If the city and those who ran it were constantly trying to improve both the city and its inhabitants through regulation, then what do we know of how those who were affected by these bye-laws reacted? How did they see themselves: as individual actors or as a collective group with broadly similar interests? In this section, we will look at the work itself and through a close examination of the available sources, see how drivers responded and reacted to their own work, using examples from the press. We will also look at the available statistics on who owned licences as well considering the role played by the small minority of women drivers in the period. By examining the statistics around licence driving, we can posit that rather than being one single homogenous group, drivers made up for distinct subsets.
The work of most ginglemen was difficult. His or her wages were determined by the number of fares they got – the distance they were able to cover in dispatching fares and the speed at which they could complete fares without breaking one of the many articles of the bye-laws. While operating with fixed rates for fares, there was no fixed wage and drivers were dependent entirely on their own ability to get fares. For the bulk of those driving these hackney carriages then, this was a precarious work.

— Directives —
1. Decide whether each statement agrees with the passage on hackney carriage drivers: (a) drivers earned a fixed wage, (b) fares were charged at fixed rates, (c) the section draws on examples from the press. Answer yes or no for each, quoting the words that settle it.
2. Carry on the passage about hackney carriage drivers, starting after its last sentence.
The lines after this come from a separate source.

— Records —
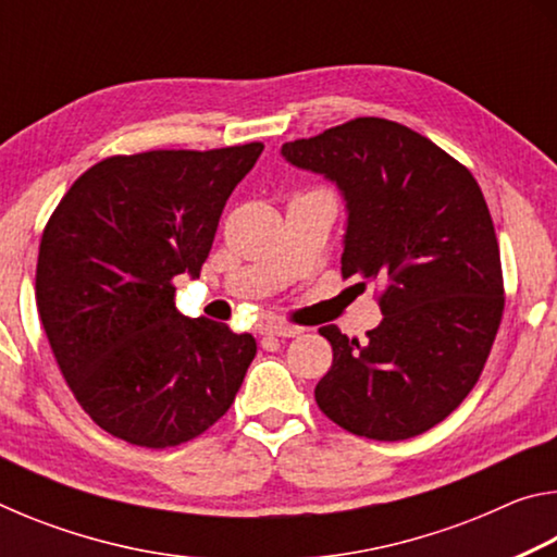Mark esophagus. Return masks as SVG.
<instances>
[{"mask_svg":"<svg viewBox=\"0 0 557 557\" xmlns=\"http://www.w3.org/2000/svg\"><path fill=\"white\" fill-rule=\"evenodd\" d=\"M260 334L265 336H280V338H292L301 334L299 326H292V324H282V322H270V324H262Z\"/></svg>","mask_w":557,"mask_h":557,"instance_id":"obj_1","label":"esophagus"}]
</instances>
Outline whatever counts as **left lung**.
I'll list each match as a JSON object with an SVG mask.
<instances>
[{"label": "left lung", "instance_id": "1", "mask_svg": "<svg viewBox=\"0 0 557 557\" xmlns=\"http://www.w3.org/2000/svg\"><path fill=\"white\" fill-rule=\"evenodd\" d=\"M282 157L342 191V275L385 287L369 342L319 329L334 361L317 405L369 440L435 428L474 388L504 314L502 258L476 178L428 137L381 117L295 139Z\"/></svg>", "mask_w": 557, "mask_h": 557}]
</instances>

— The answers —
1.
(a) No: "there was no fixed wage"
(b) Yes: "While operating with fixed rates for fares"
(c) Yes: "using examples from the press"

2.
Like other precarious workers, what we know of the drivers of the hackney carriage comes to us not from records of their own experience but rather is mediated to us through third parties. The hackney carriage driver, gingleman or sometimes even jingleman, typically only made appearances in the local press in Cork as a result of the following: either in relation to a transgression of the bye-laws which governed the business he was engaged in or else as a witness to a crime. We will tease out these two different strands of the hackney carriage drivers’ encounter with the law. Aside from this, the other sources for their experience are the minute books of Cork Corporation’s Hackney Carriage Committee Minute Books. Again, typically ginglemen are only mentioned in these records when they breach the bye-laws governing their trade. This means circumspection is required when reading the accounts in these records as the ginglemen are not in a position of authority when we encounter them, be it in the courts or in front of this municipal committee.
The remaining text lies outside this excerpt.